[Start of section]

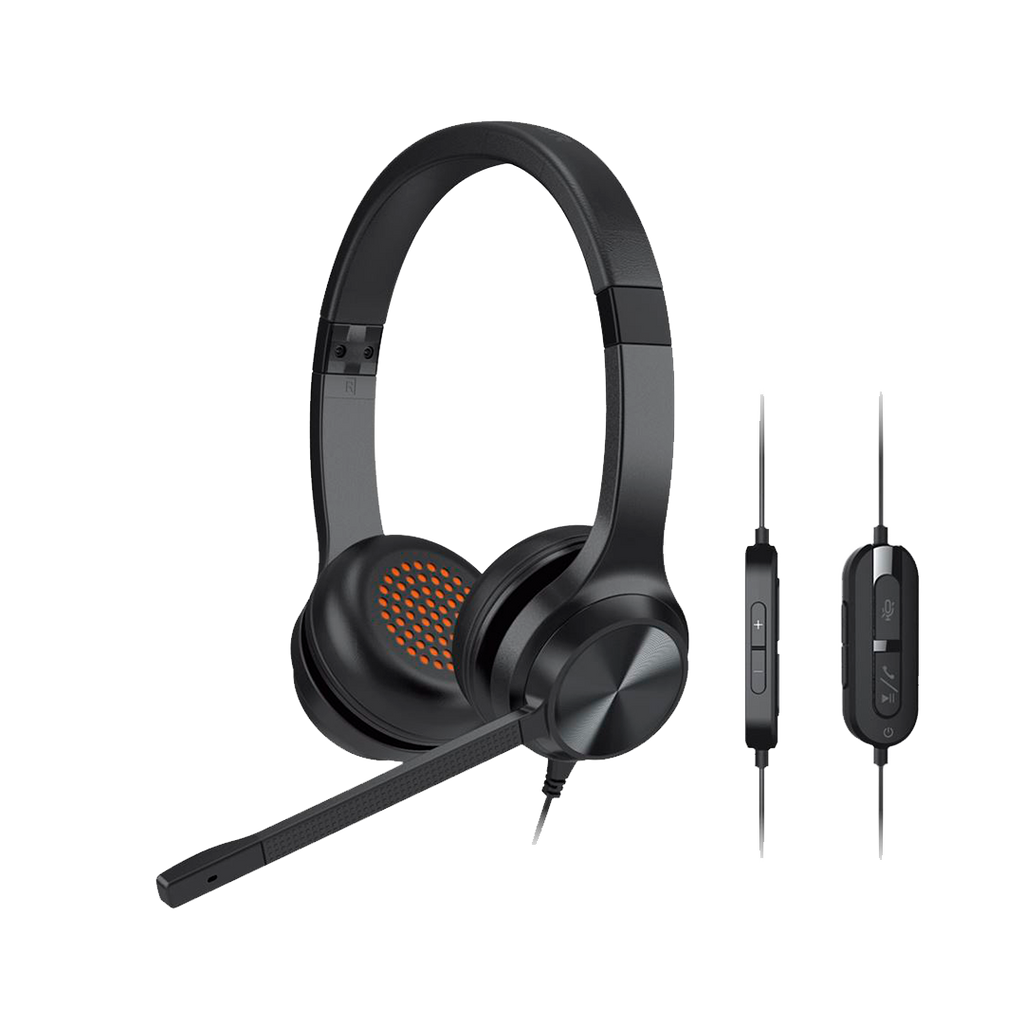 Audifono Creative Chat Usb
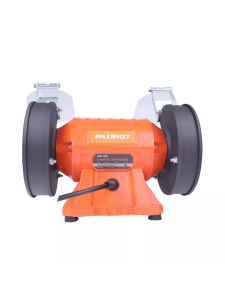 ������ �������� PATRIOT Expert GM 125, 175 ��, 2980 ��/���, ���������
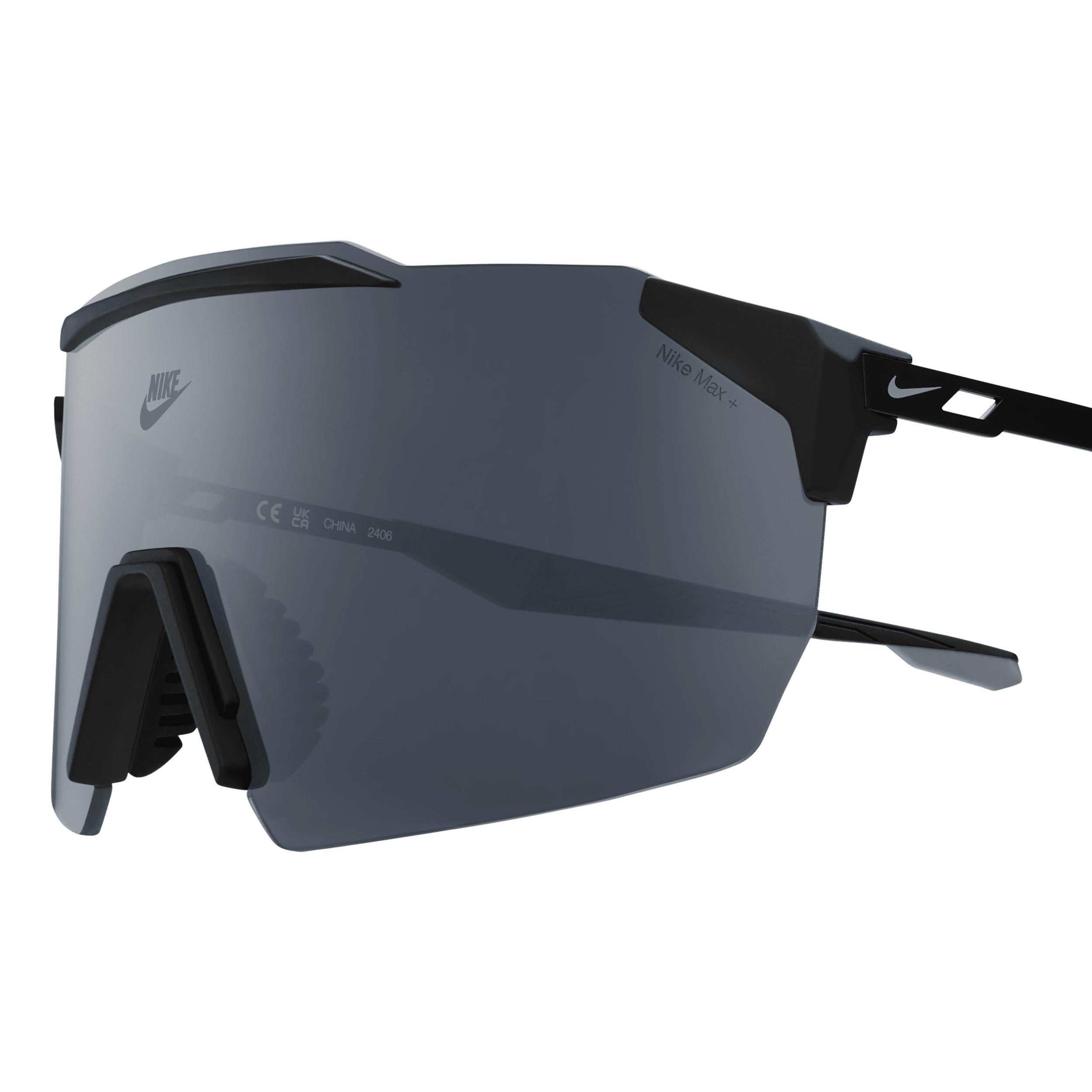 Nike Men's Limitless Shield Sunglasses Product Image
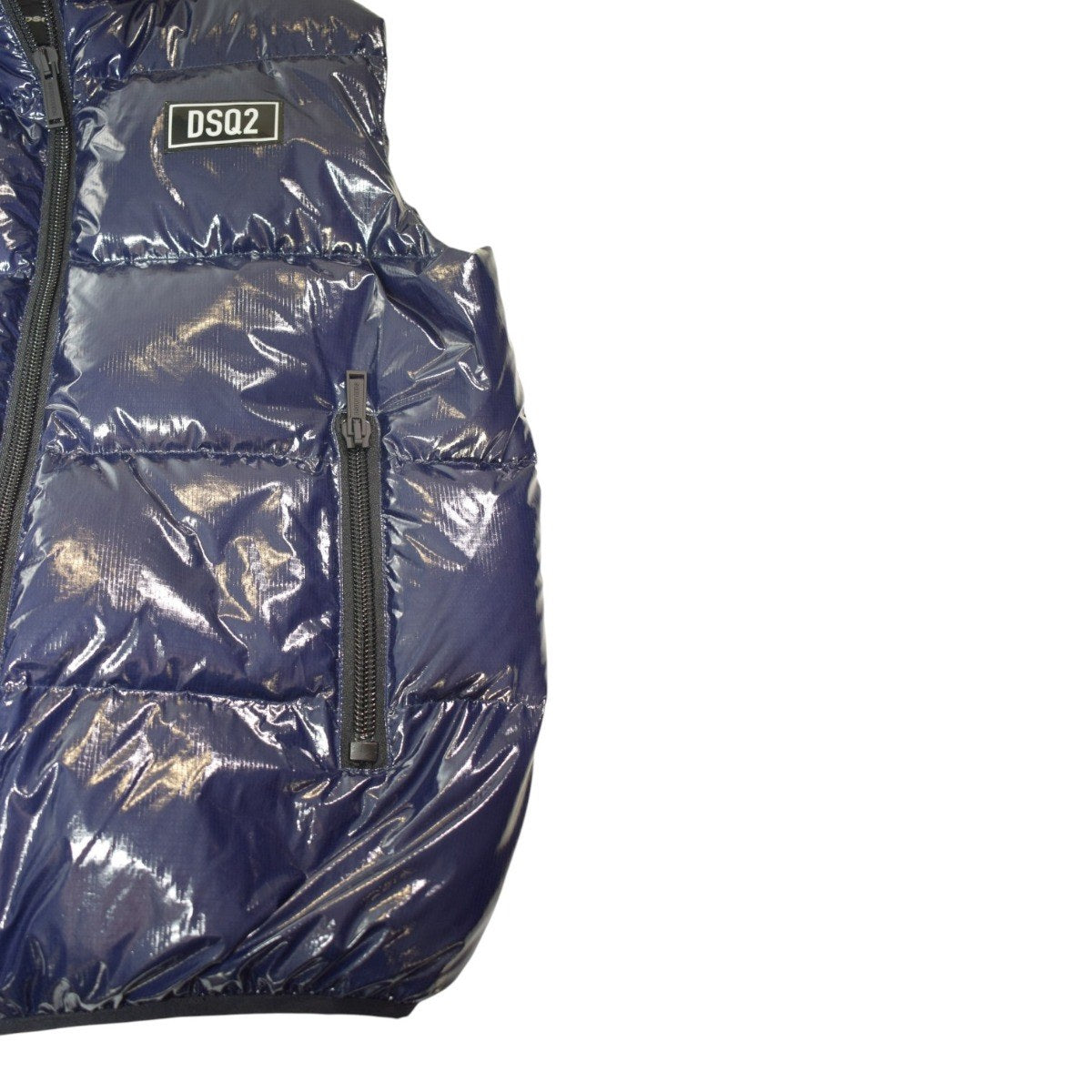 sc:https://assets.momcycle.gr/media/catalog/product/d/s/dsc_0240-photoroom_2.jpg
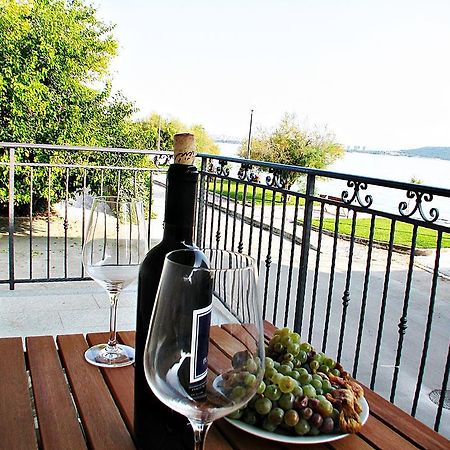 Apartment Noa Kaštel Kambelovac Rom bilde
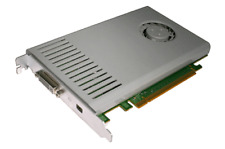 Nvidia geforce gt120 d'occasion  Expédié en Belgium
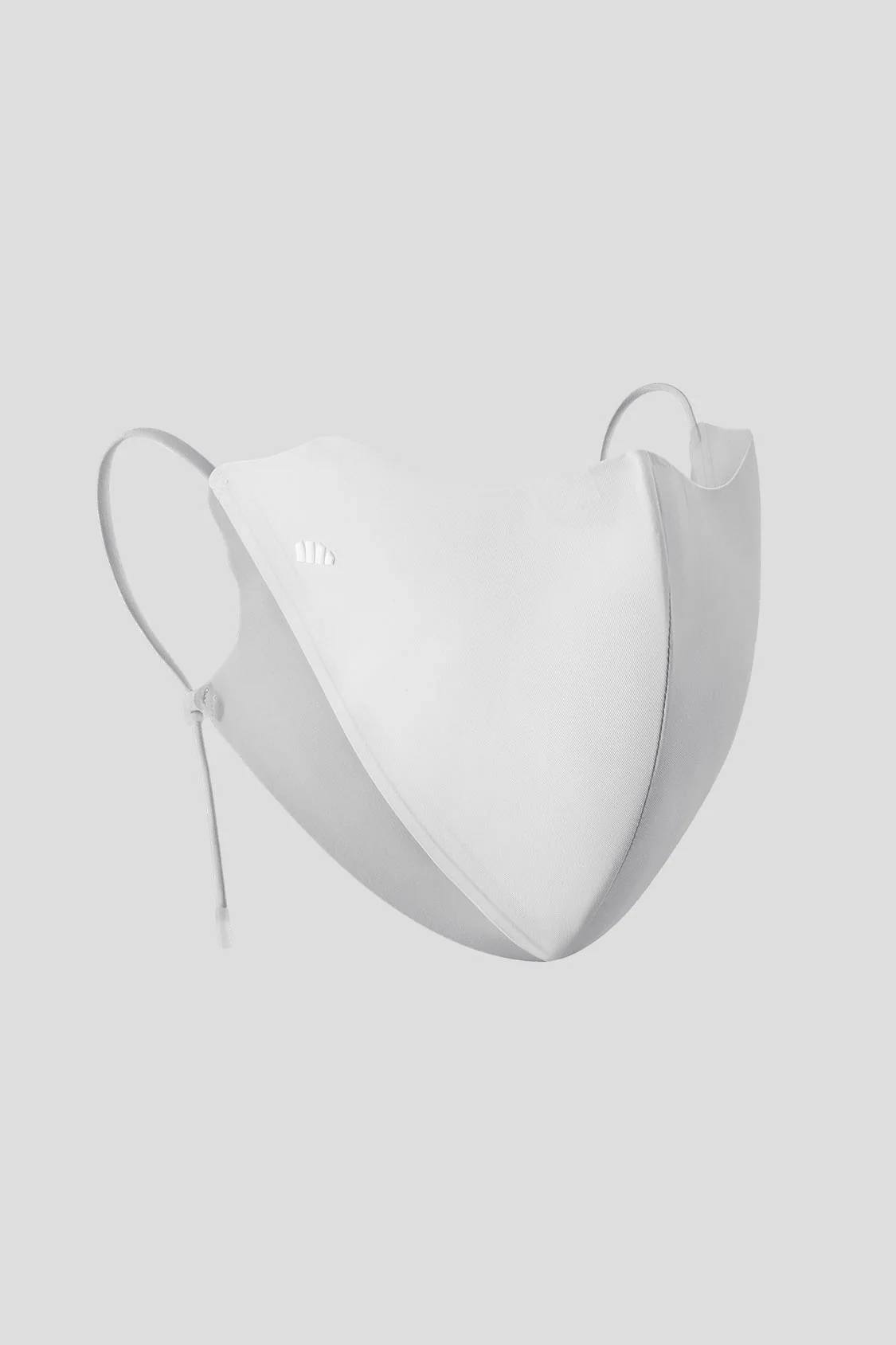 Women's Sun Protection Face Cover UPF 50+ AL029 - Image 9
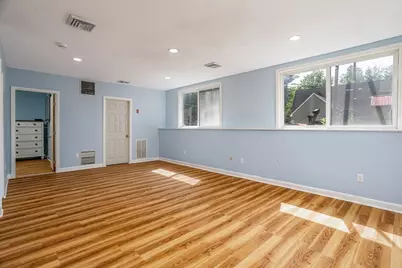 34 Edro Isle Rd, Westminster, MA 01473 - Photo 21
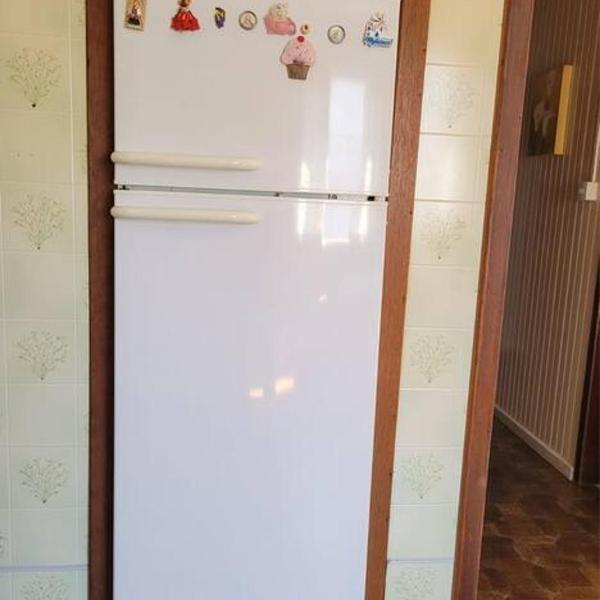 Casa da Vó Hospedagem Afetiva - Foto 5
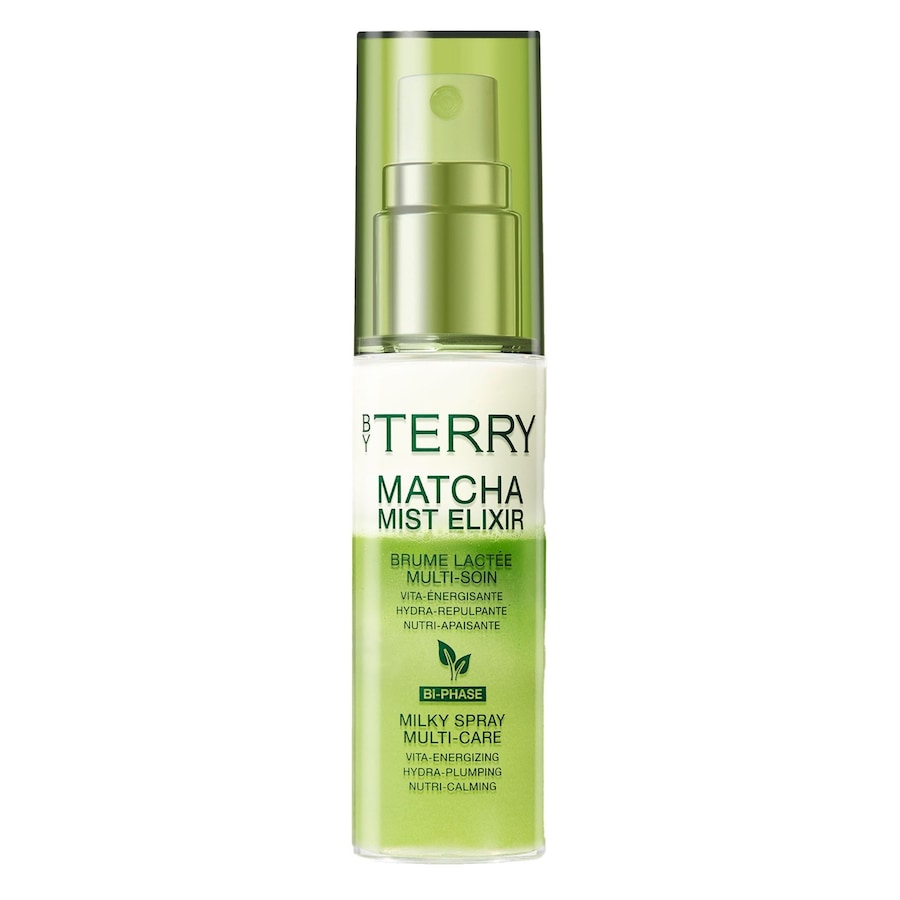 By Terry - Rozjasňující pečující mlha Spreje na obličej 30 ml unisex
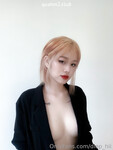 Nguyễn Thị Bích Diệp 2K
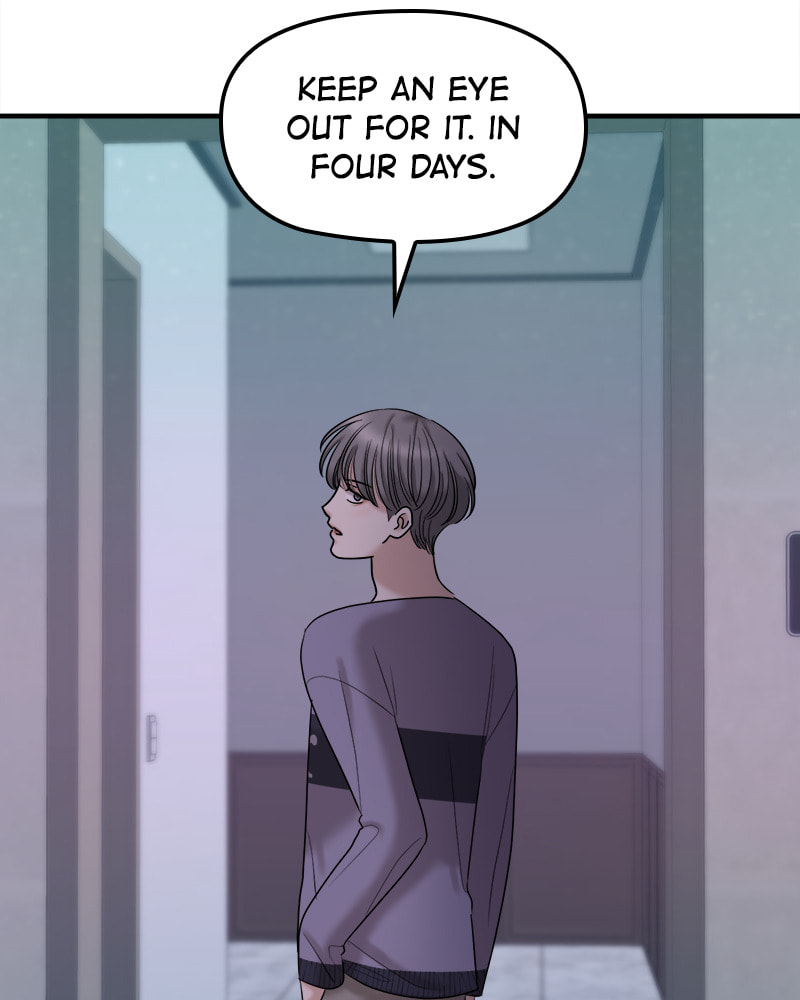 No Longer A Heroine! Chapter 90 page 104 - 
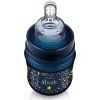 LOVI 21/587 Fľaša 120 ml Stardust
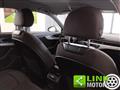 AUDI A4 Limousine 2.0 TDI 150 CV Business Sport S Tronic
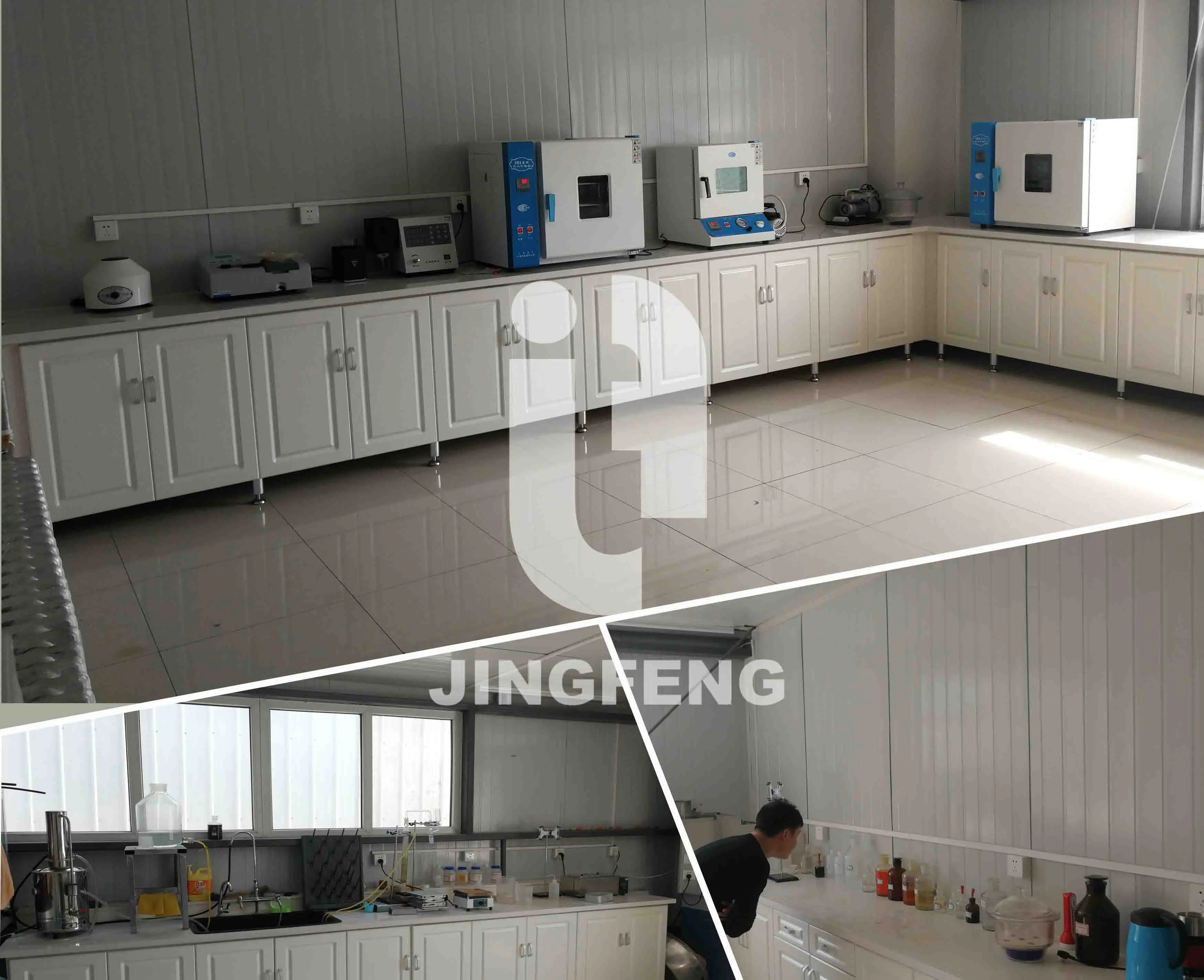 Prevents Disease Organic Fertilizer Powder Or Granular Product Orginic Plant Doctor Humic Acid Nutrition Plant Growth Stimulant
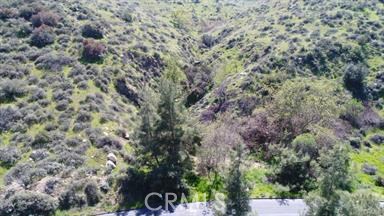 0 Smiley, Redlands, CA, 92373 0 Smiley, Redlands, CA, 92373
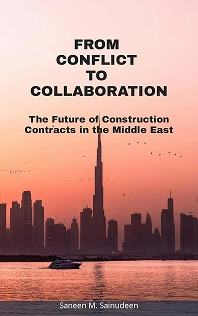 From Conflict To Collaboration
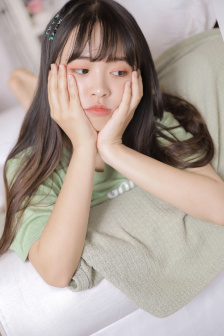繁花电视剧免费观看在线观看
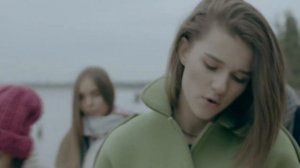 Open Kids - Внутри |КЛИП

[End of section]

**PROBLEM REQUIREMENTS**
Retype the text of every item above character for character, leaving out the pictures.

**TASK RESPONSE**
 Audifono Creative Chat Usb
 ������ �������� PATRIOT Expert GM 125, 175 ��, 2980 ��/���, ���������
 Nike Men's Limitless Shield Sunglasses Product Image
 sc:https://assets.momcycle.gr/media/catalog/product/d/s/dsc_0240-photoroom_2.jpg
 Apartment Noa Kaštel Kambelovac Rom bilde
 Nvidia geforce gt120 d'occasion  Expédié en Belgium
 Women's Sun Protection Face Cover UPF 50+ AL029 - Image 9
 34 Edro Isle Rd, Westminster, MA 01473 - Photo 21
 Casa da Vó Hospedagem Afetiva - Foto 5
 By Terry - Rozjasňující pečující mlha Spreje na obličej 30 ml unisex
 Nguyễn Thị Bích Diệp 2K
 No Longer A Heroine! Chapter 90 page 104 - 
 LOVI 21/587 Fľaša 120 ml Stardust
 AUDI A4 Limousine 2.0 TDI 150 CV Business Sport S Tronic
 Prevents Disease Organic Fertilizer Powder Or Granular Product Orginic Plant Doctor Humic Acid Nutrition Plant Growth Stimulant
 0 Smiley, Redlands, CA, 92373 0 Smiley, Redlands, CA, 92373
 From Conflict To Collaboration
繁花电视剧免费观看在线观看
 Open Kids - Внутри |КЛИП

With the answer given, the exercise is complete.